No es que sea mi trabajo es que es mi idioma

09 de Fevereiro, 2018 - General - Comentário -

Muy buenas amigos!!!

Hay una frase de una canción de Alejandro Sanz que nos "resume" un poco:

"No es que sea mi trabajo, es que es mi idioma"

Lo cierto es que nuestro idioma preferido para expresarnos es la fotografía, es con el que nos sentimos más cómodos y con el que damos todas las explicaciones de nuestros sentimientos, de nuestras pasiones, de nuestras inquietudes, en resumen, de nosotros mismos. Pero, en este caso, y, sin que sirva de precedente, lo haremos mediante el idioma escrito.

Hoy no publicaremos ninguna foto con este post, sólo lo que nosotros entendemos qué significa nuestro trabajo para nosotros. Nuestra idea con esto es compartir con vosotros y con todos aquellos que piensen que podemos colaborar en sus recuerdos, cuál es nuestro concepto, cuál es nuestra alma a la hora de ponernos detrás de una cámara...

Nosotros, en la mayoría de los casos, hacemos retratos. Retratamos a personas, personas por las cuales sentimos un profundo respeto y de las que nos sentimos cómplices.

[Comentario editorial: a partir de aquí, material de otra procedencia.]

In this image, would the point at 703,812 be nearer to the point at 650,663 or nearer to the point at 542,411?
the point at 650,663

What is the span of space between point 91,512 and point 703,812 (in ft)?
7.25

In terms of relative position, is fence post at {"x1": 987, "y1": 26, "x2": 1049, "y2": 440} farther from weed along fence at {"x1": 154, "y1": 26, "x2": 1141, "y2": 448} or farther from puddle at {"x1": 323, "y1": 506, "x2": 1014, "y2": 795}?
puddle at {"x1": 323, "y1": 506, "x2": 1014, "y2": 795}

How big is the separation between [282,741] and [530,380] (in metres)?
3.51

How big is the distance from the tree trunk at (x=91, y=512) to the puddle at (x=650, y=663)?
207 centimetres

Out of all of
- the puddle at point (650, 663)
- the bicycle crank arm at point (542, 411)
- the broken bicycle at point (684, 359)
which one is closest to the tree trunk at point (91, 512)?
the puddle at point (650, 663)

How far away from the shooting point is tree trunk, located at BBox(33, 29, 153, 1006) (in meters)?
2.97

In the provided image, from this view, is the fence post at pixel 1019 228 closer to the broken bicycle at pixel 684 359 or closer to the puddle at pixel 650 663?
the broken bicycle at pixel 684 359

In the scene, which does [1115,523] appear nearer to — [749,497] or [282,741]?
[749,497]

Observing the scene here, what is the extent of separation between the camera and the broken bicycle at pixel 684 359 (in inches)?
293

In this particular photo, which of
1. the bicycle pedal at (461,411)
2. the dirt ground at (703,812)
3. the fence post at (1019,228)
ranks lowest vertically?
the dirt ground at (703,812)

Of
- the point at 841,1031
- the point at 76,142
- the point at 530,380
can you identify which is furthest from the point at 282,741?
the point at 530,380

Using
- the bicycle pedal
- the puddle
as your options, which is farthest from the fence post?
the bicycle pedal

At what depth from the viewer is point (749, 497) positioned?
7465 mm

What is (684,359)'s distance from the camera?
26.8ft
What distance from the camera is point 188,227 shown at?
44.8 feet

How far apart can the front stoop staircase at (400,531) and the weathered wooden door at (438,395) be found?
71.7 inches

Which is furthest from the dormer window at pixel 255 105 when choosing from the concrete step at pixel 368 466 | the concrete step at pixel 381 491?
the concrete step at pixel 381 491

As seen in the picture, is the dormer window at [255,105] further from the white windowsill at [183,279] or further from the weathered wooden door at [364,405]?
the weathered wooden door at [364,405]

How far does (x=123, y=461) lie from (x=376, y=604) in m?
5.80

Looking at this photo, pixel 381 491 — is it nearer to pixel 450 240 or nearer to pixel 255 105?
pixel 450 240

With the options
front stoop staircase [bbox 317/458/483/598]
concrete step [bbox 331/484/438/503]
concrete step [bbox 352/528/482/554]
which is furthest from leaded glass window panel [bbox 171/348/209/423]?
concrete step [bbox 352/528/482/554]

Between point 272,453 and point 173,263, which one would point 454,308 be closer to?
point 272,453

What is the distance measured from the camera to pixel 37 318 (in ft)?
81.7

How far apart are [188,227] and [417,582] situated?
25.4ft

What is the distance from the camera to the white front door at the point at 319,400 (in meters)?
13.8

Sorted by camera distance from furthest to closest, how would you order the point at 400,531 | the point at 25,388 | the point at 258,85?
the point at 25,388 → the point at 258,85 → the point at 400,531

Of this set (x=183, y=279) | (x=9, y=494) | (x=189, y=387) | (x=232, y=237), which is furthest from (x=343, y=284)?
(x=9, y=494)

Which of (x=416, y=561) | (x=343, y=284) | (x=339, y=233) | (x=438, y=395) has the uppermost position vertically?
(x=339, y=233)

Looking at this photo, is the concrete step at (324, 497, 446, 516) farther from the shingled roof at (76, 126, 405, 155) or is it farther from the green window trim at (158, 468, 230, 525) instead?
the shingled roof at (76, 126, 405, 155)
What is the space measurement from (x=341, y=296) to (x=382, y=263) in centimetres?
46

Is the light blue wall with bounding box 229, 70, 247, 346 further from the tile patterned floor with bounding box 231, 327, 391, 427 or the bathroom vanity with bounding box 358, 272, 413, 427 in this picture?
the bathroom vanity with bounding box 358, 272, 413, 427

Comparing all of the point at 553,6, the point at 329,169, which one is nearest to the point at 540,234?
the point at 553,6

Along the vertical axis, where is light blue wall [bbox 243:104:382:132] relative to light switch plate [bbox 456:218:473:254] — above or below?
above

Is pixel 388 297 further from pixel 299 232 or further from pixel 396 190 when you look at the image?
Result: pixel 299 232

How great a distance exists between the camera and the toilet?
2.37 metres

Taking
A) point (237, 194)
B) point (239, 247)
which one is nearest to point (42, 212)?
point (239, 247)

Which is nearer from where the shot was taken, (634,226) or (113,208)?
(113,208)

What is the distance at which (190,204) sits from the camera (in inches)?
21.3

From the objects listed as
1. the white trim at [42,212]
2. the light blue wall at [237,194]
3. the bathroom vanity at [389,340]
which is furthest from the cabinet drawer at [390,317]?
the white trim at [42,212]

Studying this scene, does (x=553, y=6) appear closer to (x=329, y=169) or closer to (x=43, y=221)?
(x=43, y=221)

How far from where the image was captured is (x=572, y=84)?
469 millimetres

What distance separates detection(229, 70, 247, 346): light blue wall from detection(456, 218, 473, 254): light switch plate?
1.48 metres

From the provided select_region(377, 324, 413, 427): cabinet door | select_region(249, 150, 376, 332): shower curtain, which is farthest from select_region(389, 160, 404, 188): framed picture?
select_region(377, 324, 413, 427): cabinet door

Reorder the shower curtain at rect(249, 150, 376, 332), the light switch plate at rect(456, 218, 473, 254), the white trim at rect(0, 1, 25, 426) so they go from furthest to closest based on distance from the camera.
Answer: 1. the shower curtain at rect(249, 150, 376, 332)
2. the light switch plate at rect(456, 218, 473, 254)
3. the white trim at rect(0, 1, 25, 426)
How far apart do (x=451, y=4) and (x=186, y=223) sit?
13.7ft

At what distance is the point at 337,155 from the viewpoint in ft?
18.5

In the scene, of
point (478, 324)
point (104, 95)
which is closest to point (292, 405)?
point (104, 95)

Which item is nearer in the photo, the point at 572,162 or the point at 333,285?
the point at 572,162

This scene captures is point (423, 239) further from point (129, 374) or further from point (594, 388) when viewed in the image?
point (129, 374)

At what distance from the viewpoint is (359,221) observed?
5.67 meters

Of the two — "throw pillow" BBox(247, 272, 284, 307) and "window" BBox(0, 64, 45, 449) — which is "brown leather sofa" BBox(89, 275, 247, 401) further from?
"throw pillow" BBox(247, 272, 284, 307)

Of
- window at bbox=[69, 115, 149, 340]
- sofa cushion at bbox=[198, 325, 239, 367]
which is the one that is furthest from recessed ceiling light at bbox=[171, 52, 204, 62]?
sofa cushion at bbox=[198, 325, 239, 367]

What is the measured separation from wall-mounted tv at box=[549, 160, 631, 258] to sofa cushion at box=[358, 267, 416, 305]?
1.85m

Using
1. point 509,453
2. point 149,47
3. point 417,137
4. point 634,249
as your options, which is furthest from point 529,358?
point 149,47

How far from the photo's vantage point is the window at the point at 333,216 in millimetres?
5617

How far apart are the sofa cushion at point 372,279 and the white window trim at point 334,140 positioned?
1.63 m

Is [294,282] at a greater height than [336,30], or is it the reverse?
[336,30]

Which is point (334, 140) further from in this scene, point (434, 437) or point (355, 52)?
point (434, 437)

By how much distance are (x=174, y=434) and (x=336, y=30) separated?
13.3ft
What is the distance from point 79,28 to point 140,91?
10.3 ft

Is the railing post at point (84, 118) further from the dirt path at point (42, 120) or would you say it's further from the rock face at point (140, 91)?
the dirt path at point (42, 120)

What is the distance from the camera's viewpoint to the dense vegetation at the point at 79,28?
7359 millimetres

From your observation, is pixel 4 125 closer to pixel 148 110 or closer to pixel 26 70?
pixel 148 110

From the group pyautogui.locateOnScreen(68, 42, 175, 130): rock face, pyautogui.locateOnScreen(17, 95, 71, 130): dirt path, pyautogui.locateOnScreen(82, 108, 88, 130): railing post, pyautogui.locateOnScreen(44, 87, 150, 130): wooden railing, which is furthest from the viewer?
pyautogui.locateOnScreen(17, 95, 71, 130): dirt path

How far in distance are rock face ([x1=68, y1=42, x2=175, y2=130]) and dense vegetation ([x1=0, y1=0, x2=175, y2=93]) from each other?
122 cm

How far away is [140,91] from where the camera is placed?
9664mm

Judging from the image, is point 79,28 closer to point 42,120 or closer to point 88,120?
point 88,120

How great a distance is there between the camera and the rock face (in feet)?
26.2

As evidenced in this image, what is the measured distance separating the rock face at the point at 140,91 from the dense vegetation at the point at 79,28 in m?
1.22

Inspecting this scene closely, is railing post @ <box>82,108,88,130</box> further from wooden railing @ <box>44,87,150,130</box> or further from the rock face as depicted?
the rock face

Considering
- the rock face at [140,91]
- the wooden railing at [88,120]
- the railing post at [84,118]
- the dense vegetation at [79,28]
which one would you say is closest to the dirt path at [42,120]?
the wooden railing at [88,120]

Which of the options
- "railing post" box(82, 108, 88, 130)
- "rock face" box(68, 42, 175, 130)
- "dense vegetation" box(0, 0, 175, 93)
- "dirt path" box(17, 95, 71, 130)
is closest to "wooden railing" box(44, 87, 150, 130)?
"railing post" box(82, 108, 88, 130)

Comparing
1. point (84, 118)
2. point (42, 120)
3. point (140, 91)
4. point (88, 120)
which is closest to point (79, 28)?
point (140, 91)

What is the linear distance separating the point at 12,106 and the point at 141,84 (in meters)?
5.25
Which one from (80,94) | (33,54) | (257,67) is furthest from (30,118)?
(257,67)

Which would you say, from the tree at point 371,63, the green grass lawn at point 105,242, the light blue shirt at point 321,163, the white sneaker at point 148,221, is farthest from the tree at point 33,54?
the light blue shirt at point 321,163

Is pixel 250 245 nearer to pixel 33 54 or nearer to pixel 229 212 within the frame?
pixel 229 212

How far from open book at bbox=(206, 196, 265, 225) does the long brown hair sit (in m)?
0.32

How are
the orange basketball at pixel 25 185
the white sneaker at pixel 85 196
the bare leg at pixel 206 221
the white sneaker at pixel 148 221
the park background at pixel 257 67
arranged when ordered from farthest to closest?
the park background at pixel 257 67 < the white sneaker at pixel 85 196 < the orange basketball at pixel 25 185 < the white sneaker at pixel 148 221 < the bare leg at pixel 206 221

Para hacer un retrato de una persona es imprescindible, para nosotros, conocerla y repetarla. En eso radica el éxito o fracaso de un buen retrato, de una buena fotografía. Del conocimiento de la persona surge la fotografía que la refleja a ella, que muestra su identidad, que la desnuda hacia los demás, que dice quién es, sus valores, sus ilusiones, sus inquietudes, sus miedos... Es decir, del conococimiento surge la fotografía, el retrato.

Esos son los pilares de nuestro idioma, son las letras con las que enfocamos un trabajo nuevo, un retrato, una boda, una comunión... una fotografía de personas.

Eso nos lleva a que, siempre que contratamos un trabajo, insistimos en charlar un rato, para saber, para conocer, para entender. Sólo así conseguimos un trabajo satisfactorio para nosotros y para nuestros clientes.